In the course of his wanderings, Rublev’s happens upon Boriska, a young boy who is struggling desperately to caste a bell for the village church tower, taking over for his father who has died of the plague. (The icon and the bell are crucial for Russian Orthodox theology and worship–The icon reveals the world transformed by grace and the bell is the voice of God, which calls all to worship.) Boriska claims to have received the secret of bell making from his father before his death. And Rublev silently observes this young boy risking his life (The Prince who commissioned the bell will kill him if he fails.) Although the boy succeeds, he experiences it as a crushing failure. Boriska has lied. He did not receive the secret of his craft from his father. It is at that moment, as he embraces the boy in a muddy field, that Rublev breaks his vow of silence and says,
“We will go to the Trinity Monastery, and you will make bells and I will paint icons.”
What has happened?
The crushing, suffocating pressure, the narrowing of experience that both the monk and boy have experienced has taken them to the very end of themselves. Two failed artists, one who faked it and succeeded and the other who has refused to succeed by quitting. Yet against the crushing desolation and loneliness that both feel and with all evidence to the contrary, Rublev resolves not to give up. Rublev returns to his vocation, clings to what God has given and gifted him to do. But not in triumph, but humble obedience. He will simply fulfill the commissions at a church that await his gifts, that need what God has gifted him to do. And Rublev will bring Boriska with him, so that he may exercise his gift, his vocation. One of the paintings Rublev will paint is the icon of the Holy Trinity, one of the greatest icons ever painted. (Read my reflection on that icon, entitled “Art and Theology.”)
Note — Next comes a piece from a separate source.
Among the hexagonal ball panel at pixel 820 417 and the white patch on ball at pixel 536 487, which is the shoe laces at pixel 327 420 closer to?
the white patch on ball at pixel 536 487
But grace is not only found in works of high art, in artist Makoto Fujimura’s paintings or Andrei Tarkovsky’s three-hour films. It is experienced throughout culture. It is experienced at the soccer field and in the grocery store. Art, however, is an isolated experience in which the alien presence of grace can hit us particularly hard and in a particularly concentrated way. But it can train us, perhaps, to be attentive to its presence in our daily lives, helping us to receive all that comes to us today as grace, God’s merciful “breadth, breath, and liberation” as we pursue our own callings for our neighbor’s benefit in response to the God that keeps his promises.